Cependant, à la limite des IV e et V e siècles, certains chrétiens lièrent la communion non seulement à l’observance de l’abstinence eucharistique avant la Liturgie, mais aussi, selon le témoignage de saint Jean Chrysostome, avec le temps du grand carême. Le saint hiérarque appelle à une communion plus fréquente : « Dites-moi, lorsque vous participez à la communion une fois par an, pensez-vous que quarante jours vous suffisent pour purifier les péchés de toute cette période ? Et même encore, à peine une semaine se sera-t-elle écoulée que vous vous livrerez à vos anciens excès ! Or, si après quarante jours à peine de convalescence d’une longue maladie, vous vous permettiez sans mesure tous les aliments qui engendrent les maladies, ne perdriez-vous pas votre peine et vos efforts passés ? Car si [la santé] physique est réglée ainsi, d’autant plus [la santé] morale ! ( …) Vous accordez quarante jours, peut-être même moins, à la santé de votre âme, et vous croyez avoir apaisé votre Dieu ! (…) Je parle ainsi, non pour vous interdire d’approcher [les saints mystères] une fois par an, mais plutôt parce que je souhaiterais que vous vous en approchiez toujours » (Homélie sur l’épître aux Hébreux, 17,4).

Dans le milieu monastique de Byzance, vers les XI e et XII e siècles s’est établie la tradition de ne communier qu’après une préparation comprenant le jeûne, l’examen de sa conscience devant le père spirituel du monastère, la récitation d’une règle particulière de prières avant la communion.

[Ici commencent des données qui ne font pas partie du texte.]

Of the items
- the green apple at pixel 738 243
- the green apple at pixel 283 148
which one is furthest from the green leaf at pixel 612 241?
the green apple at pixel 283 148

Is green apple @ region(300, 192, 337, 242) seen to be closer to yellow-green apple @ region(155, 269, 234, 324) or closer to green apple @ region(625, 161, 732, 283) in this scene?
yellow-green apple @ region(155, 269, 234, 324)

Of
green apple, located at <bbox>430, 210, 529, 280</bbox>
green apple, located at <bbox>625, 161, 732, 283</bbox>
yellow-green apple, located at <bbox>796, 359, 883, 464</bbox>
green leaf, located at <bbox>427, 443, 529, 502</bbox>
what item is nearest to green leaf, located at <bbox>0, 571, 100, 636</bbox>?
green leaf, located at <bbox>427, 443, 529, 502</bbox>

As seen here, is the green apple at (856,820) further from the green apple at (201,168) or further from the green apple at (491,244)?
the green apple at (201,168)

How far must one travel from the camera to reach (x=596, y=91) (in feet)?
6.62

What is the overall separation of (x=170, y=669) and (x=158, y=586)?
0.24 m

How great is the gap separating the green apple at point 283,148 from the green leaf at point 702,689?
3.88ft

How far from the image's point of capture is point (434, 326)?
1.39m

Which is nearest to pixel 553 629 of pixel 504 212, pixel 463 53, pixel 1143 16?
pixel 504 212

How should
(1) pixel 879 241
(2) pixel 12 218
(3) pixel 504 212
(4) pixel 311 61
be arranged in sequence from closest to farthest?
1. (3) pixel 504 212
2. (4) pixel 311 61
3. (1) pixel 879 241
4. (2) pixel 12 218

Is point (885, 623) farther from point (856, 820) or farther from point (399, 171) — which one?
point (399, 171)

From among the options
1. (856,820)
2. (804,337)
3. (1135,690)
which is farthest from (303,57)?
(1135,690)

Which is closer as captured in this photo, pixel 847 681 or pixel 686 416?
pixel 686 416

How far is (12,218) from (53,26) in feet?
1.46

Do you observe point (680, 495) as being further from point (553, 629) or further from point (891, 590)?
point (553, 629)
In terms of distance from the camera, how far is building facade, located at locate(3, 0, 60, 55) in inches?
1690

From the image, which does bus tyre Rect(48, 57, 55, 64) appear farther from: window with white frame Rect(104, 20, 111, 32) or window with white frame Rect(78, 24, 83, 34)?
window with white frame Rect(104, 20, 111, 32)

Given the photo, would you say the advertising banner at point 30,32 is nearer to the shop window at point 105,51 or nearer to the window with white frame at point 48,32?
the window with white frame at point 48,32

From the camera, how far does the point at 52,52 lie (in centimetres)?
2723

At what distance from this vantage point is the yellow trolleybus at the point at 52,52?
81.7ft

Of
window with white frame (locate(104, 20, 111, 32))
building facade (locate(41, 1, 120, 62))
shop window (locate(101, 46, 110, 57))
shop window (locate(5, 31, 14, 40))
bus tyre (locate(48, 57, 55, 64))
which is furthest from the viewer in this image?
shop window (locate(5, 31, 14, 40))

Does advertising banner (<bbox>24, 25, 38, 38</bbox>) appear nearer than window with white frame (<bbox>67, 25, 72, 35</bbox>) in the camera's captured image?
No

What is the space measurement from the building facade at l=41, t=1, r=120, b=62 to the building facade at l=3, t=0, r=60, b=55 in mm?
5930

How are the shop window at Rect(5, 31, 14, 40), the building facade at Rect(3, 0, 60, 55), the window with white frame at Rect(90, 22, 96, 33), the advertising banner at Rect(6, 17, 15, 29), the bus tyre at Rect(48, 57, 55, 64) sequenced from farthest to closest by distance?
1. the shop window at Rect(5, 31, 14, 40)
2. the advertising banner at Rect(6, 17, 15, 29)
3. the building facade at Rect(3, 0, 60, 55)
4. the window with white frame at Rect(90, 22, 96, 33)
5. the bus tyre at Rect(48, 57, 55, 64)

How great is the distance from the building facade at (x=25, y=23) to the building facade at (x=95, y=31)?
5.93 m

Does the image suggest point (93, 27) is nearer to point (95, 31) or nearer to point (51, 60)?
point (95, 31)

Cette règle est née et a commencé à se développer précisément à cette époque. C’est vers cette tradition qu’ont commencé à s’orienter également les pieux laïcs, étant donné que la spiritualité monastique, dans l’orthodoxie, a toujours été reçue comme un idéal. Cette tradition est représentée sous sa forme la plus stricte, par exemple, dans les rubriques du Typicon russe (chapitre 32) qui, à la différence du Typicon grec, mentionne le jeûne obligatoire d’une semaine avant la communion.

En 1699, dans la rédaction du liturgicon [služebnik] russe a été incluse une rubrique intitulée « Avis didactique ». Celle-ci comprend aussi, entre autres, une indication sur le délai obligatoire de préparation à la sainte communion, à savoir que, durant les quatre carêmes, tous ceux qui le souhaitent peuvent communier, tandis qu’en dehors de ces périodes il convient de jeûner sept jours, ledit délai pouvant être réduit : « Si donc, en dehors des quatre carêmes habituels, on souhaite s’approcher de la sainte communion, que l’on jeûne sept jours auparavant ; en cas de nécessité, que l’on ne jeûne que trois jours, ou un seul jour ».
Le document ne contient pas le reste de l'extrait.